In this notebook, we are going discuss about methods for evaluating how a model performs - **evaluation metrics**

### Confusion matrix

Below, we have an example of what is called a **confusion matrix**, it represents a table that describes how the model performed in terms of classfying the data points. For example, instead of only knowing that a point is incorrectly classified we would like to know where does it actually fall compared to the line. We would like to know what **type** of error are we dealing with.

![Confusion matrix](images/confusion_matrix.png)

Let's think about the graph for a minute. How many True Positives, True Negatives, False Positives, and False Negatives, are in the model above? What we have is:
- 6 True Positives (correctly classified)
- 5 True Negatives (correctly classified)
- 2 False Positives 
- 1 False Negatives

Sometimes in the literature, you'll see False Positives and False Negatives as Type 1 and Type 2 errors. Here is the correspondence:

![Confusion matrix medical](images/confusion_matrix_medical.png)
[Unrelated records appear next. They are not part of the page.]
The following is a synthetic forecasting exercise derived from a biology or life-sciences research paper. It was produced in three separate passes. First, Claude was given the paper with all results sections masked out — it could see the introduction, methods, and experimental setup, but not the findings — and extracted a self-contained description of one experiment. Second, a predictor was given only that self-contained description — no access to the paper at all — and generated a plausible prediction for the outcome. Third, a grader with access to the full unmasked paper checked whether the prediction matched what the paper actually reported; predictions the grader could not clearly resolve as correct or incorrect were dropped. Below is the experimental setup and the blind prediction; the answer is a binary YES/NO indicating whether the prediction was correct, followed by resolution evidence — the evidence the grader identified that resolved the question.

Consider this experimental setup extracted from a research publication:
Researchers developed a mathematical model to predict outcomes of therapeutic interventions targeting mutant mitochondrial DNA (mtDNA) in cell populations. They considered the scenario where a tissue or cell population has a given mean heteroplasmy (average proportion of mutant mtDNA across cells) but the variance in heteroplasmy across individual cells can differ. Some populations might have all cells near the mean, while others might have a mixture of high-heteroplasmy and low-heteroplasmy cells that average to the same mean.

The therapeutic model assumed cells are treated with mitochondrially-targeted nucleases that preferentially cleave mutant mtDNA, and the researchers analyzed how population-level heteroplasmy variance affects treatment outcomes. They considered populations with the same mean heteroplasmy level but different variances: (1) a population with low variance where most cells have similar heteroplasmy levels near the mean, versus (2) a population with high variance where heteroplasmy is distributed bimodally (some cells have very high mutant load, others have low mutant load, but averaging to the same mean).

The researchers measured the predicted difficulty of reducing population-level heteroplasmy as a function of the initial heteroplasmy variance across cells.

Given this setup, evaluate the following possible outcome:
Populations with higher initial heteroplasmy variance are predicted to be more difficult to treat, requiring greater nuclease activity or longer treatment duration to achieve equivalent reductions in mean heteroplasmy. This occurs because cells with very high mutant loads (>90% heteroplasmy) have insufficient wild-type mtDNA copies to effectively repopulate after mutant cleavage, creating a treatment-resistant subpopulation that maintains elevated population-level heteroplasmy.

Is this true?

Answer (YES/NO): YES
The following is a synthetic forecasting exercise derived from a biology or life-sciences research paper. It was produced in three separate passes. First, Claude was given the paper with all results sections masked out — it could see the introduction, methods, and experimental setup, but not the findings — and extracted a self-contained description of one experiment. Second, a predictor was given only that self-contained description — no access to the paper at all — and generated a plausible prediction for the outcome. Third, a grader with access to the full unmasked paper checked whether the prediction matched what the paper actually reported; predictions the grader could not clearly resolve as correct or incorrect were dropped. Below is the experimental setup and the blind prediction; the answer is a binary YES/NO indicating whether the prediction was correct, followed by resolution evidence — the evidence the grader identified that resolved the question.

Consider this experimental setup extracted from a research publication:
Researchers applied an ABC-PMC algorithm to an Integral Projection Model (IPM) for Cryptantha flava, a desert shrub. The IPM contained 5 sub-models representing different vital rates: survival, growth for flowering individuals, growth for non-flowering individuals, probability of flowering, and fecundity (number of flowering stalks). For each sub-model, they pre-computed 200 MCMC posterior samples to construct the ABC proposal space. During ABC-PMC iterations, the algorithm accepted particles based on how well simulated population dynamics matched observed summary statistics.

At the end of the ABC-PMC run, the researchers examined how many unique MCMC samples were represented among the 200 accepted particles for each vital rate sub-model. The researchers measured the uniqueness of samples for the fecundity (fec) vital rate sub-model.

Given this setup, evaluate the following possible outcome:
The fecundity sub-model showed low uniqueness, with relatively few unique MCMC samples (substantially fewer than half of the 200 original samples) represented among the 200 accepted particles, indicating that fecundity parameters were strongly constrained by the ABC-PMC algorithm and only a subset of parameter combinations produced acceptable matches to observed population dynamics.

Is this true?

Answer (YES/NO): YES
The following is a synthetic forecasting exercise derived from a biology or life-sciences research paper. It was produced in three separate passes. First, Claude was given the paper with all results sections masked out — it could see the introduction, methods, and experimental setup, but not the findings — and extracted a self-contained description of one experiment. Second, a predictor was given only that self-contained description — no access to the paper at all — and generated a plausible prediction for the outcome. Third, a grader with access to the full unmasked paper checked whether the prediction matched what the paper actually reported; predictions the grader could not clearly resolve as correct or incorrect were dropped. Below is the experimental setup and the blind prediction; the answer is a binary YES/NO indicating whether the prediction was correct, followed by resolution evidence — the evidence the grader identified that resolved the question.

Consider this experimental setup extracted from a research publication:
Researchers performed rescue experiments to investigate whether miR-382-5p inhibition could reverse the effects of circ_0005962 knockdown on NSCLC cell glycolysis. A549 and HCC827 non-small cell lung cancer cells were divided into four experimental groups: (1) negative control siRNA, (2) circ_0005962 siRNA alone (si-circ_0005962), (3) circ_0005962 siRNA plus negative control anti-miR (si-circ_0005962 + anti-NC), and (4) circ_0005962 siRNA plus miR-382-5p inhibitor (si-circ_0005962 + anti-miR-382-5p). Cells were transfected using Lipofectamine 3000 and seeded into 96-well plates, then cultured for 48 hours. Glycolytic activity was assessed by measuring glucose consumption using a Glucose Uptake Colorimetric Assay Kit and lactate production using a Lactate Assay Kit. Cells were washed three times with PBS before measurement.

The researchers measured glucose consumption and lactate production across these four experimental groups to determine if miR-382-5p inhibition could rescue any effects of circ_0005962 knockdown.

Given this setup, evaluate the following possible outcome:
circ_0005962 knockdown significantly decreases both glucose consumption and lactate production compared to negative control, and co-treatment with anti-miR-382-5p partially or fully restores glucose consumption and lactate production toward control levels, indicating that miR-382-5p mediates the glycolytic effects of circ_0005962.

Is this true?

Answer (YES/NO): YES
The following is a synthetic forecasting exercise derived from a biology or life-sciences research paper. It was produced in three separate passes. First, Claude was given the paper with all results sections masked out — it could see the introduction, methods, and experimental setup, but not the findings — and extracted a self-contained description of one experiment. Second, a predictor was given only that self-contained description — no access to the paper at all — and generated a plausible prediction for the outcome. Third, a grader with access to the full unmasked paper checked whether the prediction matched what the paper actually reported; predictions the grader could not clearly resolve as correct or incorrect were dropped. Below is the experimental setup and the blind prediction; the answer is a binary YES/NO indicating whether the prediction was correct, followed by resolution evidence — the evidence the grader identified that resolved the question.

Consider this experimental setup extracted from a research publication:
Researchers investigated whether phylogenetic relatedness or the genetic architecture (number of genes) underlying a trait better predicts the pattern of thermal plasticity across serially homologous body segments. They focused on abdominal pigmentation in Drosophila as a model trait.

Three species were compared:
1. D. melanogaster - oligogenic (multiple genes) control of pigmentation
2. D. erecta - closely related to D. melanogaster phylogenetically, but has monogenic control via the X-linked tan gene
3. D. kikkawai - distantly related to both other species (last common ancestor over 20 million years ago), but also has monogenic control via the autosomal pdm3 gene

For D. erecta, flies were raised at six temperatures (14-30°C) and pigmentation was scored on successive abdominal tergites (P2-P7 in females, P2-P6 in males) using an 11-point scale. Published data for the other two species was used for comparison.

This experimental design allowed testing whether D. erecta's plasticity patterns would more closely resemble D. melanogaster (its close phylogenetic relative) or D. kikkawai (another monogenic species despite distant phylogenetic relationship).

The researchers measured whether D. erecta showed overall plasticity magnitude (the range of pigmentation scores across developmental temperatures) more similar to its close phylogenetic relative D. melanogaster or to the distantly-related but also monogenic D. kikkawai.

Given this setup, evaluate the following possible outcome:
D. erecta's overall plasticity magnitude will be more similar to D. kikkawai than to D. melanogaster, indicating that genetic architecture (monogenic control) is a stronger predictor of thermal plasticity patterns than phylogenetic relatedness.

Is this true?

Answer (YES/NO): YES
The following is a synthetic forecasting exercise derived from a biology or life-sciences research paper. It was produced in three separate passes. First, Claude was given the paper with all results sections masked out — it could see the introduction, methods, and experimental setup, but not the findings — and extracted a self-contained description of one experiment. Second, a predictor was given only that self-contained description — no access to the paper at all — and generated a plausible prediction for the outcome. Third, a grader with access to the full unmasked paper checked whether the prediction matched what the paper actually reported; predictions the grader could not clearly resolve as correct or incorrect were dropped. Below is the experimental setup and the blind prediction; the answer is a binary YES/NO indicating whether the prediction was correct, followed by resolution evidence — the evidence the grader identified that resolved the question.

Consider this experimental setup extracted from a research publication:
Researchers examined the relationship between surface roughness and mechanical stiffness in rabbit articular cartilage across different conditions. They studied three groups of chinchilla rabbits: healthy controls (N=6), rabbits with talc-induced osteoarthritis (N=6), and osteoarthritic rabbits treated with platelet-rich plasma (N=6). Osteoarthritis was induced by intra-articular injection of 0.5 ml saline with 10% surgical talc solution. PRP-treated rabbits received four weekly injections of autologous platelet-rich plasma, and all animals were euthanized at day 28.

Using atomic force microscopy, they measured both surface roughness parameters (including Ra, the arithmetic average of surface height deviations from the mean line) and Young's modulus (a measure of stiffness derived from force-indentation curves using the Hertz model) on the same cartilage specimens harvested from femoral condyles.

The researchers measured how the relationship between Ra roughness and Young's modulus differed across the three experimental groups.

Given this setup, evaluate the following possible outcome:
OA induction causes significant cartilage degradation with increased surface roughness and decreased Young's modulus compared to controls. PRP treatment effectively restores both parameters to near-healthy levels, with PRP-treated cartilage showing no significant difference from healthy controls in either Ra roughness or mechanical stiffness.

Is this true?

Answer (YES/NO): NO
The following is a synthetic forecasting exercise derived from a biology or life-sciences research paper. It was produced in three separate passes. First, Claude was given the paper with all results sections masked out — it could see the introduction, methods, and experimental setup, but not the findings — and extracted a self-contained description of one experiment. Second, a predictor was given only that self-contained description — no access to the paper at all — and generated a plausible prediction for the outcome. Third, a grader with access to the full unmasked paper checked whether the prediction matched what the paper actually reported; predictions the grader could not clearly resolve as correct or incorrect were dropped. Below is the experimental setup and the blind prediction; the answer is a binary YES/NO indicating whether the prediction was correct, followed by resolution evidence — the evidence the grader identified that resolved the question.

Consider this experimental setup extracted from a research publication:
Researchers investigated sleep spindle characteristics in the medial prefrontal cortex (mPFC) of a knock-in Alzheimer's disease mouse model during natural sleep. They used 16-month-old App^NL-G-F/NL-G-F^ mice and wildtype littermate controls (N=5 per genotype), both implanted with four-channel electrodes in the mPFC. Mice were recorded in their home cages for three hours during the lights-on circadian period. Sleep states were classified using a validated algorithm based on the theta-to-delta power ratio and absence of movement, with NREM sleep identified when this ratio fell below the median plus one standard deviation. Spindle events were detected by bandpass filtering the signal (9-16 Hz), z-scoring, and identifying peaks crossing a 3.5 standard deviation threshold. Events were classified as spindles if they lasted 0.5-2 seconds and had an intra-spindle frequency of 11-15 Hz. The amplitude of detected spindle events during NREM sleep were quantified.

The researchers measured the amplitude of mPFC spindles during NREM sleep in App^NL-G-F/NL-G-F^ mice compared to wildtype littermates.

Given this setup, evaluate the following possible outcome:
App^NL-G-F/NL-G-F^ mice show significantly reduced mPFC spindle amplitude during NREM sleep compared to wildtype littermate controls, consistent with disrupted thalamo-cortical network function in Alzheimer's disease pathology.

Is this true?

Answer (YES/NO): NO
- **Type 1 Error** (Error of the first kind, or False Positive): In the medical example, this is when we misdiagnose a healthy patient as sick.
- **Type 2 Error** (Error of the second kind, or False Negative): In the medical example, this is when we misdiagnose a sick patient as healthy.

### Accuracy

This is one of the ways of measuring how good a model is. To better visualize how it works, let's imagine the confusion table again, besides the types we also have the counting for each category. The way accuracy is essentially as a **ratio** of all correctly classified points and total points:

$$ Accuracy = \frac{TP + TN}{TP + TN + FP + FN}$$ 

where: TP = True positive; FP = False positive; TN = True negative; FN = False negative

![Accuracy](images/accuracy.png)

### When accuracy is not enough?

While accuracy is a simple way of evaluating the performance it tends to work very poorly when the data is highly skewed failing to capture the incorrectly classified points in a useful manner.

### Precision 

"Precision refers to the closeness of two or more measurements to each other. Using the example above, if you weigh a given substance five times, and get 3.2 kg each time, then your measurement is very precise. Precision is independent of accuracy. You can be very precise but inaccurate, as described above. You can also be accurate but imprecise." $P = \frac{TP}{TP + FP}$

![Precision](images/precision_example.png)


### Recall

Recall is the opposite measure of precision, out of the points labelled as positive how many of them were actually did we correctly predicted? $R = \frac{TP}{TP + FN}$

![Recall](images/recall_example.png)

### Receiver operating characteristic (ROC)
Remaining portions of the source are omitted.